Telemedicine and telehealth systems have already shown the potential to transform the way health care is delivered, and the role for this approach is expected to increase moving forward. Neurology is well-suited to the use of video consults and other technologies to provide care for a number of reasons. Research has shown that access to neurologists varies across regions, and bringing the neurologist to the patient and family may be more feasible than having the patient come to the clinic or hospital in some cases. Along those same lines, some neurology patients may have mobility or other logistical issues that impede their ability to be seen regularly in clinic. Finally, a considerable amount of follow-up care for neurologic disorders involves interval history-taking and patient/family counseling, activities which lend themselves well to video encounters and other telehealth modalities. Our own Dr. E. Ray Dorsey, Director of the URMC Center for Health + Technology, is a national leader in teleneurology research and implementation.

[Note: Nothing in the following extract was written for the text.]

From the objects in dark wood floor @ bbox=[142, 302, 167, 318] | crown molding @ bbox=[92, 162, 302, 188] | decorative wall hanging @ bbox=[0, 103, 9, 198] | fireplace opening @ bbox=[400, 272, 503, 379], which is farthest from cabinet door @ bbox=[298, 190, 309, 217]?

Under the direction of Dr. Adam Kelly, Director of Teleneurology at URMC, our department is creating and implementing unique, in-demand teleneurology services in multiple arenas:
- Inpatient general Neurology and telestroke consultations, partnering with our affiliated regional hospitals and several other healthcare systems throughout New York State
- Telestroke consultations utilizing the region’s only Mobile Stroke Unit, which launched in the fall of 2018
- Outpatient clinical and research visits for patients with Parkinson’s disease
- Utilization of televisits for ALS patients participating in clinical trials
Our residency program is committed to providing our trainees with a strong educational foundation in telemedicine, so they can be prepared to deliver care in this format as the field continues to expand and evolve. As recipient of a Faculty Innovation in Education Award from the American Board of Psychiatry and Neurology, Dr. Colleen Tomcik has developed a multifaceted, longitudinal educational program for Neurology residents. This includes observational outpatient teleneurology experiences in Movement Disorders and Pediatric Neurology, as well as shadowing on the inpatient telestroke service. Chief residents will complete a web-based didactic curriculum highlighting technical, clinical, and medicolegal aspects of teleneurology. They will also perform mock teleneurology visits using both standardized and actual patients, observed and evaluated by clinical faculty well-versed in providing patient care using this technology. We hope to continue to expand our resident teleneurology educational curriculum over time, using what we learn from this pilot program exclusive to URMC.